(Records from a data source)
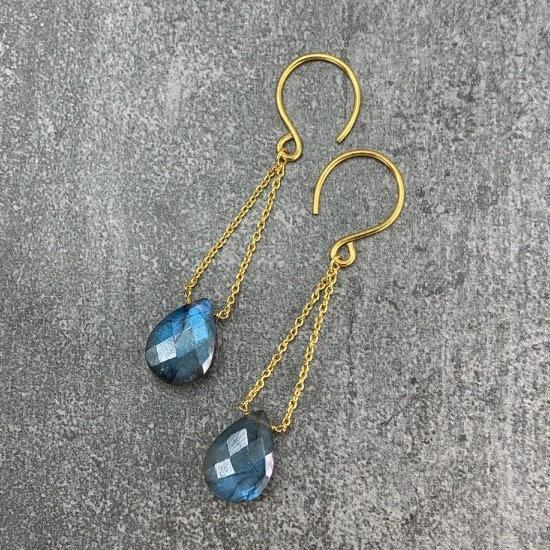 Labradorite Earrings - Fine wire hook and chain earring featuring a natural and uniquely cut Labradorite stone. Finely handcrafted brass, plated with the finest 18K gold plating.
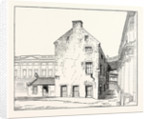 Edinburgh: The Library of the Old University As Seen from the South-East Corner of the Quadrangle Looking North by Anonymous
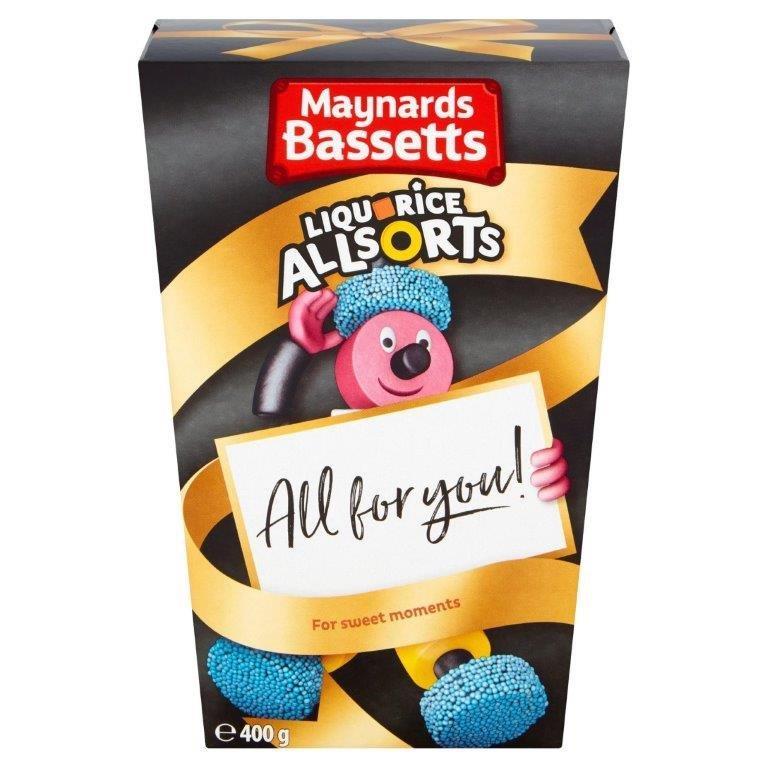 Maynards Bassets Liquorice AllSorts Carton 400g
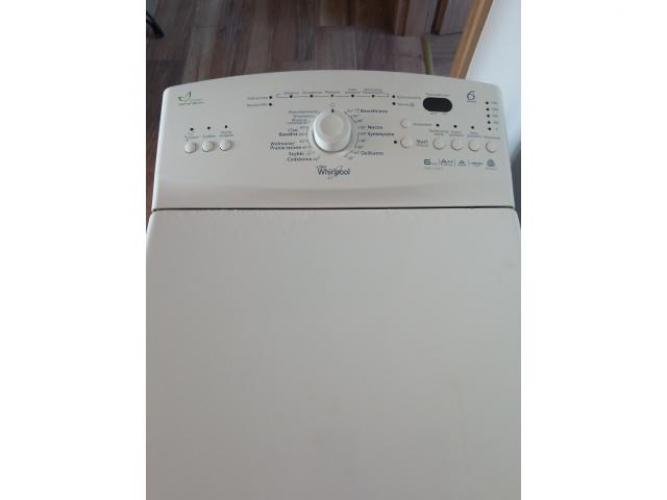 Grajewo ogłoszenia: Sprzedam pralkę Whirpool, górne otwieranie, pojemność 6 kg,...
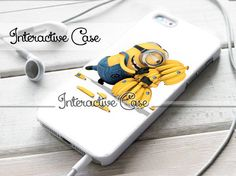 Dave And Bananas  iPhone 4/4s/5/5s/5c Case  by InteractiveCase, $15.50
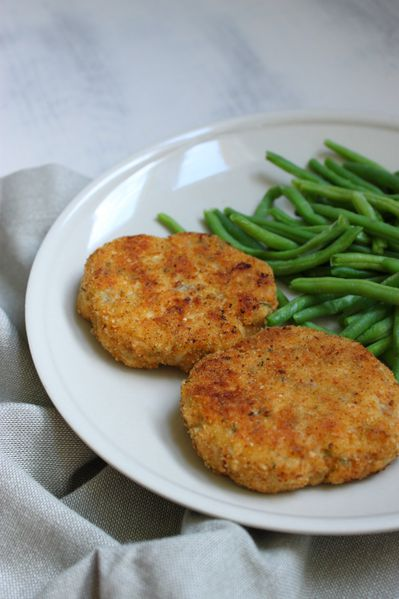 salmon cakes galettes de saumon avec ou sans cook 39 in. Black Bedroom Furniture Sets. Home Design Ideas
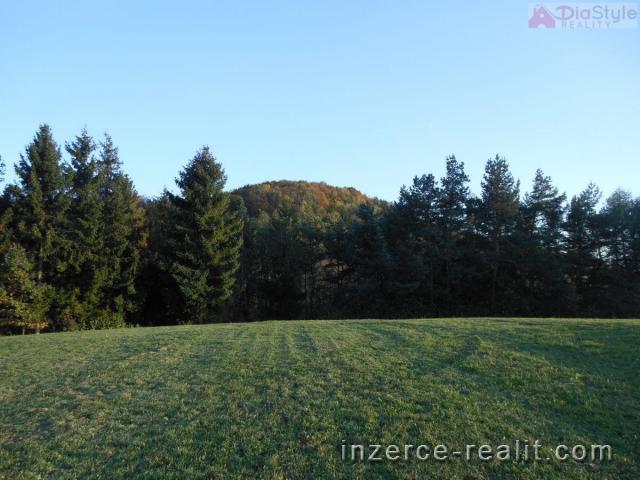 Prodej lesních pozemků v Kojetíně,  9377 m2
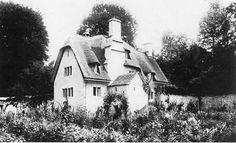 Ernest Gimson's Cottage at Sapperton, Glos.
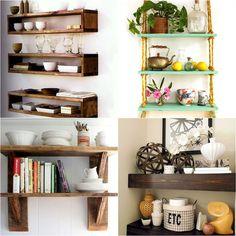 60 cheap diy wall shelves floating ideas (29)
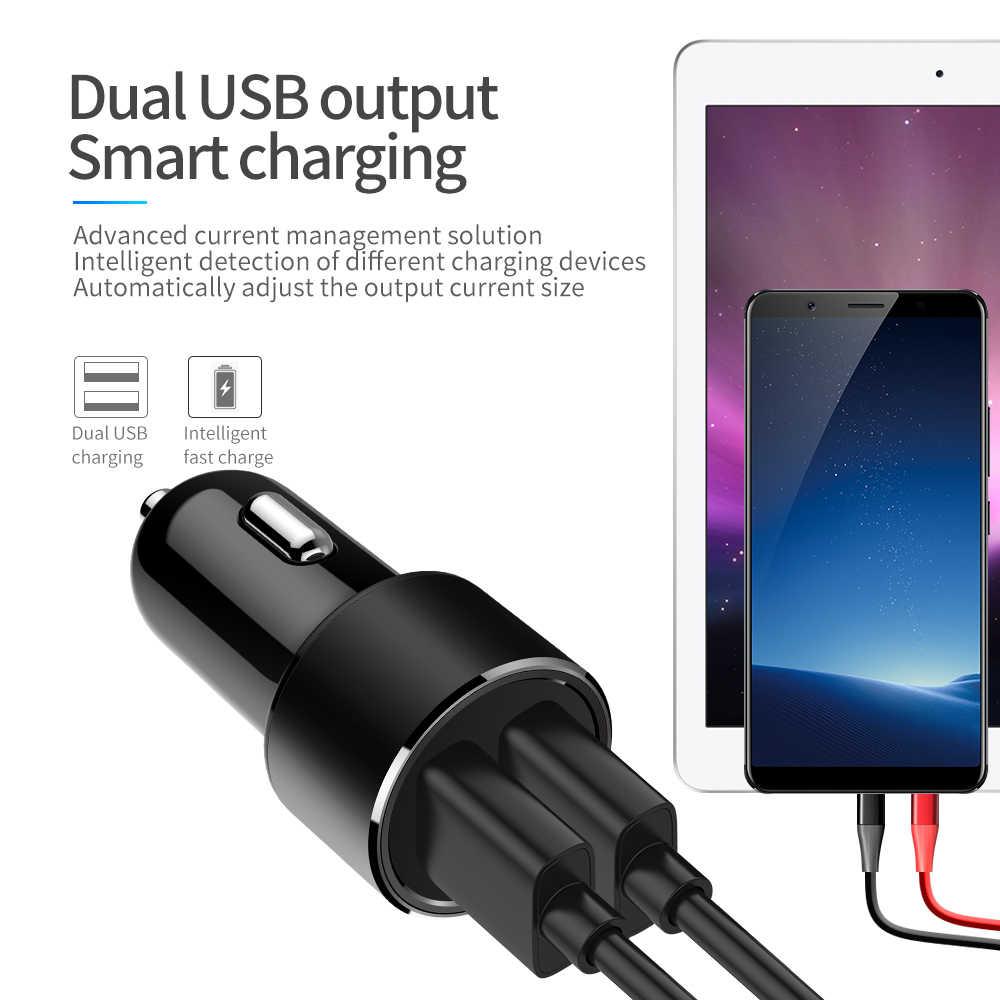 Charger Nirkabel 2USB Cepat Charger Mobil Tablet Ponsel Charger 3.1A Charger Usb Adaptor untuk Mobil Mobil Charger
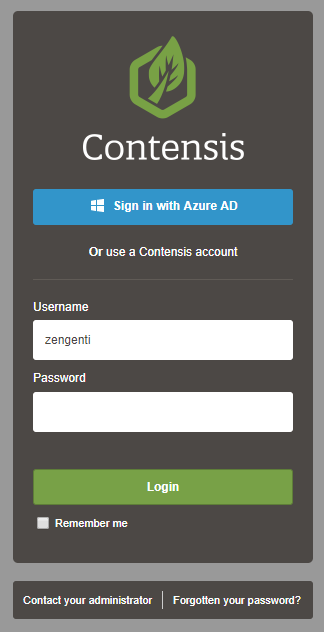 Test Azure AD single sign-on in Contensis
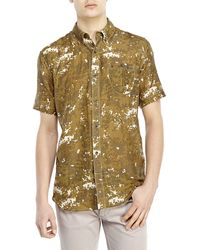 French Connection Summer Rain Woven Shirt - Lyst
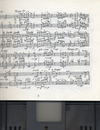 Kohn, Karl: Concords for Viola & Cello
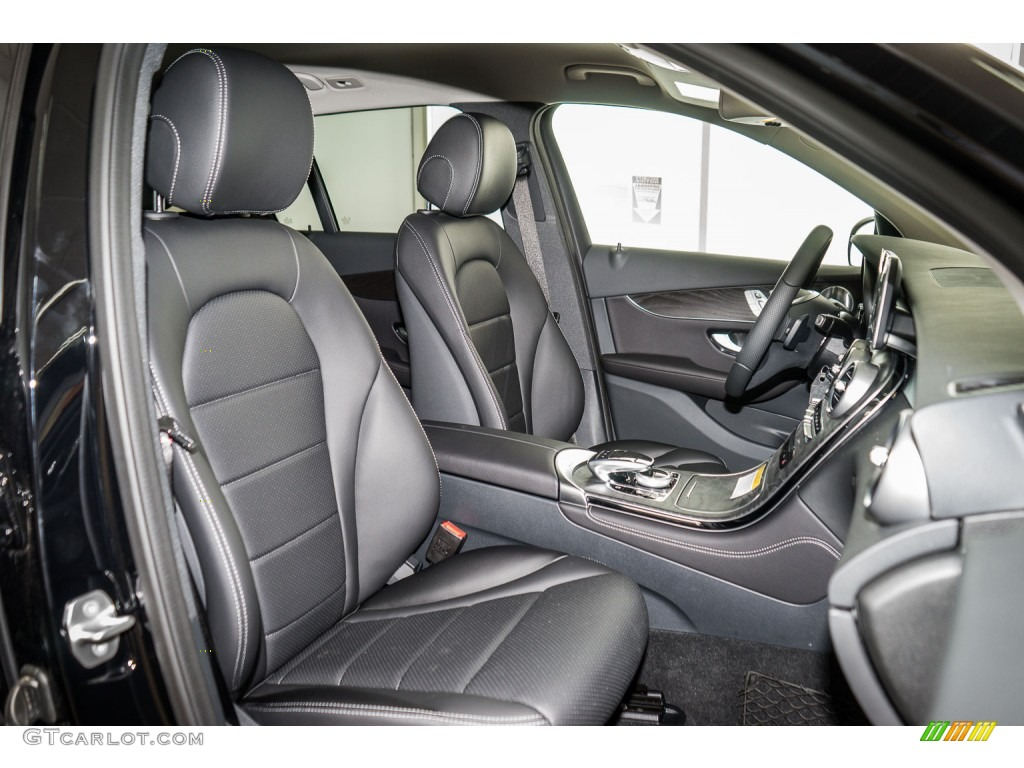 black interior 2016 mercedes benz glc 300 4matic photo 109196227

## Brief
All the records above need to be given again word for word. Skip the pictures.

## Answer to this task
 Labradorite Earrings - Fine wire hook and chain earring featuring a natural and uniquely cut Labradorite stone. Finely handcrafted brass, plated with the finest 18K gold plating.
 Edinburgh: The Library of the Old University As Seen from the South-East Corner of the Quadrangle Looking North by Anonymous
 Maynards Bassets Liquorice AllSorts Carton 400g
 Grajewo ogłoszenia: Sprzedam pralkę Whirpool, górne otwieranie, pojemność 6 kg,...
 Dave And Bananas  iPhone 4/4s/5/5s/5c Case  by InteractiveCase, $15.50
 salmon cakes galettes de saumon avec ou sans cook 39 in. Black Bedroom Furniture Sets. Home Design Ideas
 Prodej lesních pozemků v Kojetíně,  9377 m2
 Ernest Gimson's Cottage at Sapperton, Glos.
 60 cheap diy wall shelves floating ideas (29)
 Charger Nirkabel 2USB Cepat Charger Mobil Tablet Ponsel Charger 3.1A Charger Usb Adaptor untuk Mobil Mobil Charger
 Test Azure AD single sign-on in Contensis
 French Connection Summer Rain Woven Shirt - Lyst
 Kohn, Karl: Concords for Viola & Cello
 black interior 2016 mercedes benz glc 300 4matic photo 109196227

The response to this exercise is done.